Beim letzten Wettbewerb hat sich Neumarkt gegen 99 Kommunen und Städte durchgesetzt und wurde „Hauptstadt des Fairen Handels 2019“. Was bedeutet das für Sie und Ihre Kommune?
Thomas Thumann: Es war für Neumarkt eine große Ehre und wirklich etwas Einzigartiges, dass wir als erste Stadt aus Bayern mit rund 40.000 Einwohnern zur Hauptstadt gekürt wurden! Natürlich sehen wir es auf der anderen Seite auch als Ansporn, unseren Weg zur weiteren Förderung des fairen Handels konsequent weiter zu gehen.
Was hat die Jury damals überzeugt – warum wurde Neumarkt „Hauptstadt des Fairen Handels“?

- Angezeigte Informationen -
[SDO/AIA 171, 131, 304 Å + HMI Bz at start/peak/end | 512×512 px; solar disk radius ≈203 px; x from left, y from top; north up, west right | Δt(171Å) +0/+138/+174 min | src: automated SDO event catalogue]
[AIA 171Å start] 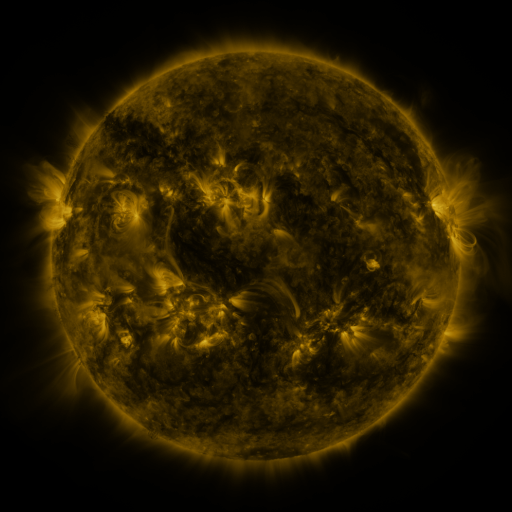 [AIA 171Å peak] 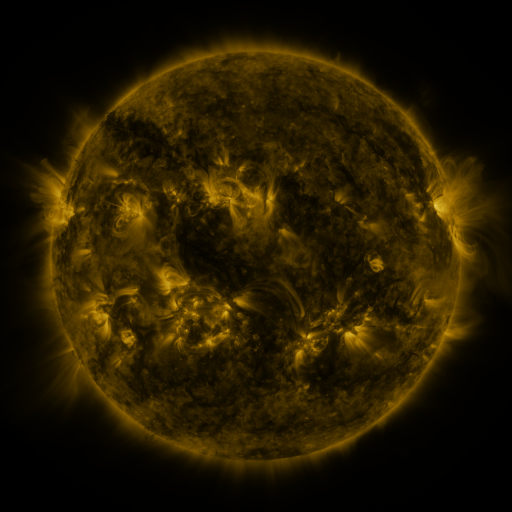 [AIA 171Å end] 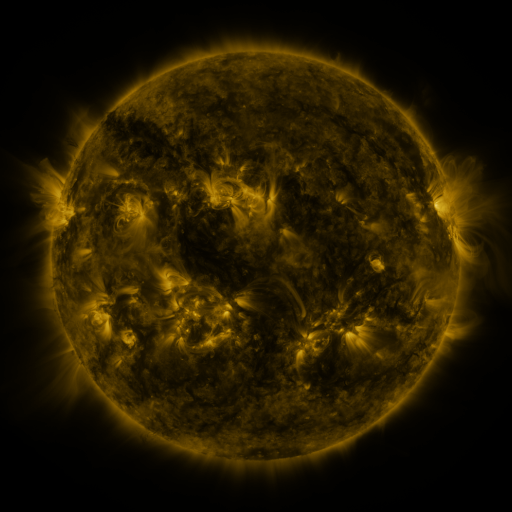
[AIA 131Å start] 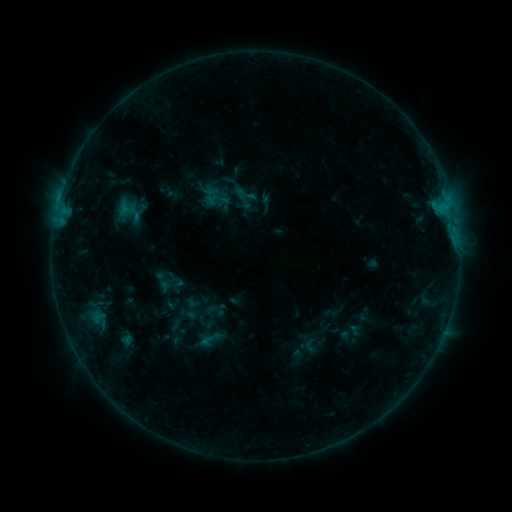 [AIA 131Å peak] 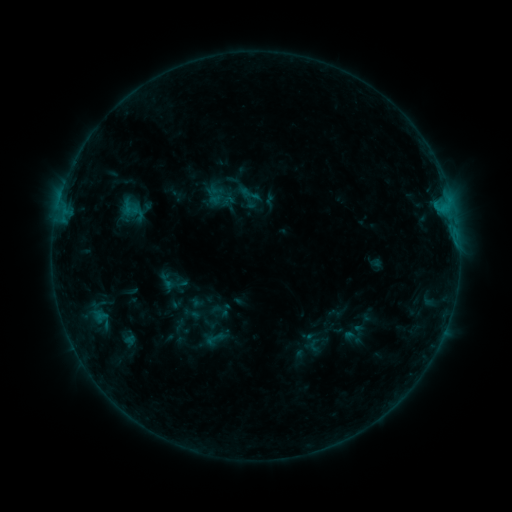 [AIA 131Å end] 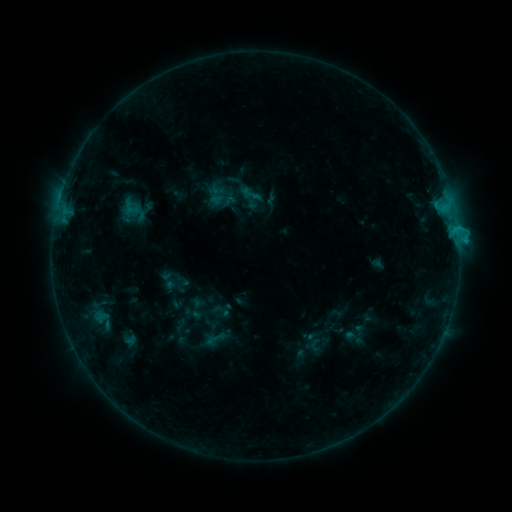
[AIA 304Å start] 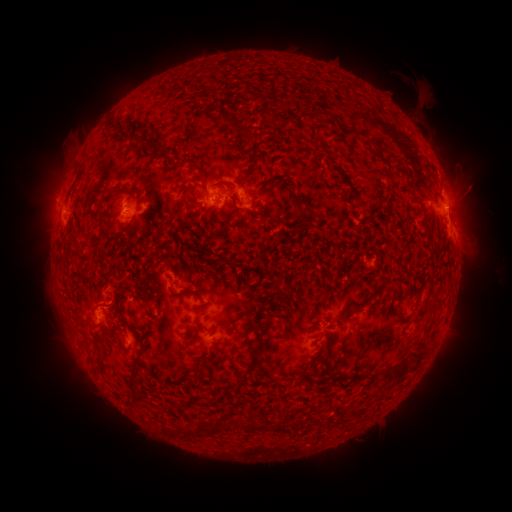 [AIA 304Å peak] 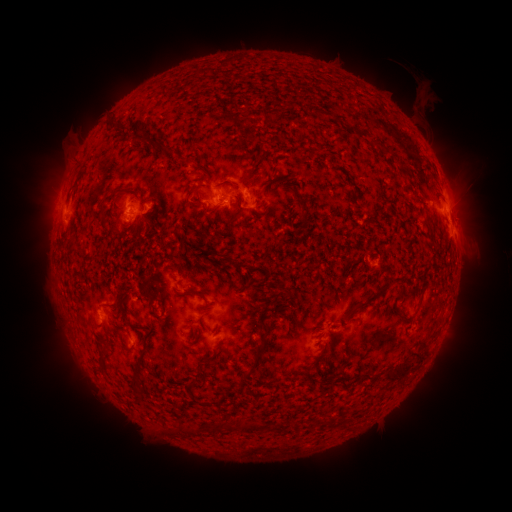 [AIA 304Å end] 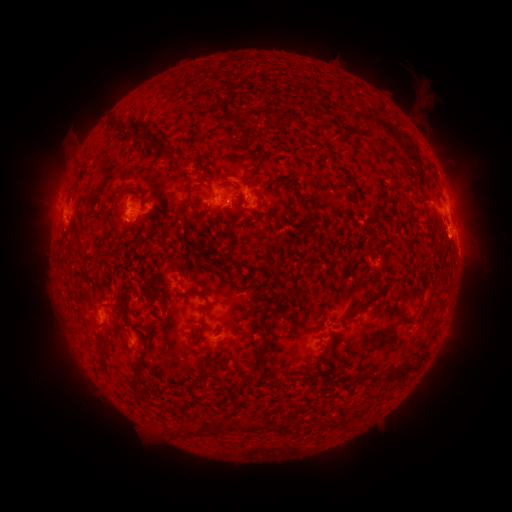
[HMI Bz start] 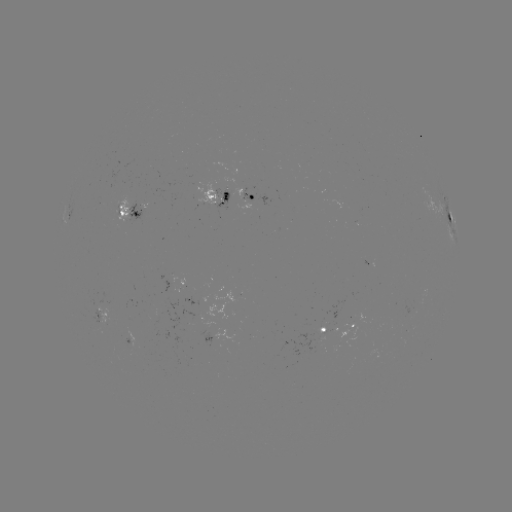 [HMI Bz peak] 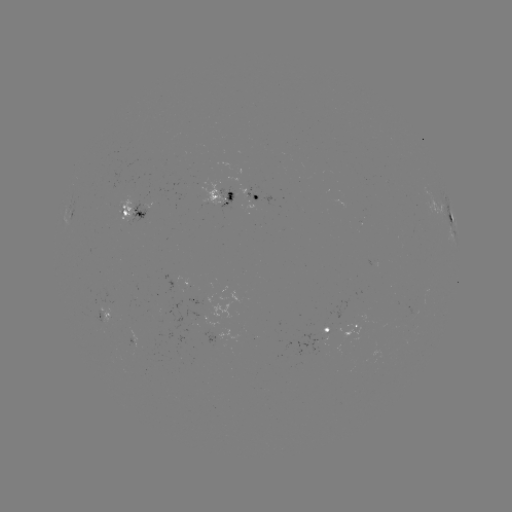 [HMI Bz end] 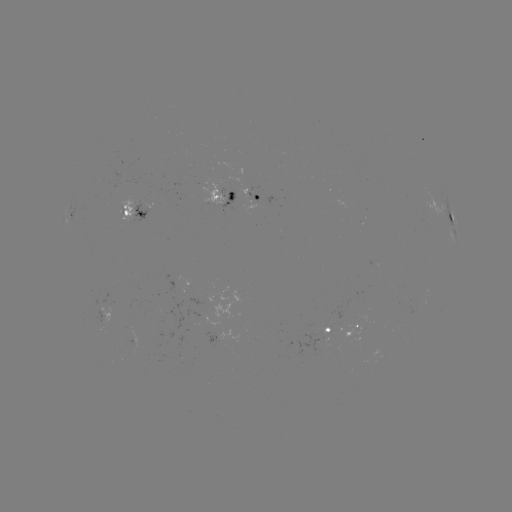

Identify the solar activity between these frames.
emerging-flux region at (342, 331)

- Aufgaben zur Übung -
(1) Nennen Sie sämtliche in Ziffern geschriebenen Zahlen aus dem Text zu Neumarkt in der Reihenfolge ihres Auftretens.
(2) Geben Sie den Abschnitt des Textes zu Neumarkt wortgetreu wieder, beginnend bei „Thomas Thumann: Es“ und endend bei „weiter zu gehen.“.

- Bereitgestellte Antworten -
(1) 99, 2019, 40.000

(2)
Thomas Thumann: Es war für Neumarkt eine große Ehre und wirklich etwas Einzigartiges, dass wir als erste Stadt aus Bayern mit rund 40.000 Einwohnern zur Hauptstadt gekürt wurden! Natürlich sehen wir es auf der anderen Seite auch als Ansporn, unseren Weg zur weiteren Förderung des fairen Handels konsequent weiter zu gehen.